The face-to-face finals are played on an entirely different basis from that used in the qualifying rounds. The hands the collegians played at home were par deals, stacked to illustrate some fine points of play, whereas the finals will be played duplicate style. The contestants were on notice that there was something tricky to watch out for on every deal. They bid the hands as they normally would and earned bidding par points for reaching proper contracts. No matter how they bid, however, before the play began they were told what the official bidding was and assigned a contract to play in. The opening lead was directed by the par setters, not selected at the table.
Actually, being alerted to look out for something tricky should not have any effect on what the players do.

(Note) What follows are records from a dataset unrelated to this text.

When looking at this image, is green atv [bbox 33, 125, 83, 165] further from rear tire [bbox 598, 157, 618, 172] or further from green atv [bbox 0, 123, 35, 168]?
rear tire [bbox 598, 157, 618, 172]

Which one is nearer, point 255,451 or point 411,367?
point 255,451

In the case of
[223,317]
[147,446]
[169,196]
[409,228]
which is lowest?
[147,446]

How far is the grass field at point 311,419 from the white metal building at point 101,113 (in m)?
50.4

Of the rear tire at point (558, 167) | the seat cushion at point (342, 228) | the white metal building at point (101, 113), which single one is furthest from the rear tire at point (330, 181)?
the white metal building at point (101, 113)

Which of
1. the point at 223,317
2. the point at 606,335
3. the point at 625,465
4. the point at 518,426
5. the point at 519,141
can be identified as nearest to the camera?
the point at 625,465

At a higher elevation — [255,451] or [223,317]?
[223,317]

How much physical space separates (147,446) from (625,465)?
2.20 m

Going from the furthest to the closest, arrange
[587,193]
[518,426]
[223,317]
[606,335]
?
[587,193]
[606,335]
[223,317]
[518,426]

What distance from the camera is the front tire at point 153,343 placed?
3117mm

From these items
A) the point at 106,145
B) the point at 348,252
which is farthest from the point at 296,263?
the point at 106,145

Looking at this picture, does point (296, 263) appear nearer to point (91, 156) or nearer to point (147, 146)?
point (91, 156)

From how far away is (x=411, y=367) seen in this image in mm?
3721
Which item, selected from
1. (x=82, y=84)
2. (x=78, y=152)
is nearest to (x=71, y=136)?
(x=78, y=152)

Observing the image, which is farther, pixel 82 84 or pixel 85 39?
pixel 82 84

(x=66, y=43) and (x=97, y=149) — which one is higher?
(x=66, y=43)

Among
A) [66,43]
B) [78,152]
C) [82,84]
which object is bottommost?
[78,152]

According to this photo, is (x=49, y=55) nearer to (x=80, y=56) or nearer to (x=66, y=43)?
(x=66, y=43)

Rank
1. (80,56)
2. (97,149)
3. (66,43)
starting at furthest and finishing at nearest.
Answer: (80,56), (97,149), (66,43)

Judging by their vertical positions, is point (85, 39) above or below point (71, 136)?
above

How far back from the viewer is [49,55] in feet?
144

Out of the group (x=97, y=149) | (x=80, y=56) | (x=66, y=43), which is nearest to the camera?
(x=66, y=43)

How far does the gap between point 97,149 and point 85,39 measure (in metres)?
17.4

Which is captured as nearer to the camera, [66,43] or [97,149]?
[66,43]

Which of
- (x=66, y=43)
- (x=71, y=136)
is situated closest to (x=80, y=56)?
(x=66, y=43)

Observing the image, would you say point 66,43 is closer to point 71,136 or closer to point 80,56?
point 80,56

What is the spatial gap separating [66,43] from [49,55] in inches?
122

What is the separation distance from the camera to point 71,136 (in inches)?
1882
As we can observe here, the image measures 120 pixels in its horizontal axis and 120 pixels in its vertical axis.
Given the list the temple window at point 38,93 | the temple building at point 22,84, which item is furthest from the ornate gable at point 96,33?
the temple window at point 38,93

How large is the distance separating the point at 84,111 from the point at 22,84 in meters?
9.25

The fact is that any declarer who has reached a good contract, in any kind of bridge game, should be on the lookout for the best way to guard against possible disaster; and any defender must try to find the best avenue to defeat his opponents.
The players who topped the qualifying round were from tiny Bethany College in West Virginia: Roger O'Brien and a young, bearded Moslem from Teheran named Abdullah Hatefi. When Abdul is at home with his family—one of the richest in Iran—he lives next door to the Shah. I first "met" this young man through the bridge column written for the Wheeling (W. Va.) News-Register by Blanche Neff, the human dynamo who has made herself personally responsible for the success of every bridge club in her area.
The Bethany pair did best of all the collegians against the par hands. To see the kind of problems they had to tackle, cover the East-West cards and play the hand as South, the declarer.
Sometimes it is difficult to get the players to the desired contract and sometimes it is difficult to bid a hand like North's facing an opening two-bid. At any rate, you're in a good six-no-trump contract and it's up to you to make it. Having been given a free finesse in hearts, declarer has 13 tricks if the diamonds break. But in a par contest, you can be sure they won't. How do you solve the problem, which is that you need to cash all three club tricks in order to get rid of a heart loser and still be prepared to lose a trick in diamonds?
If you cash the club king and queen, go over to the diamond ace, then cash the club ace and discard the heart 2, you are pinning your faith on a diamond break or on the hope that the player with four diamonds doesn't have another club. But such good luck never occurs in a par game. The solution is to cash two top clubs, lead a low diamond and let an opponent win. No return can hurt you. You can get back to dummy with the diamond ace, cash the club ace, discard your heart loser and come back to your hand to run the rest of the diamonds, making six no trump.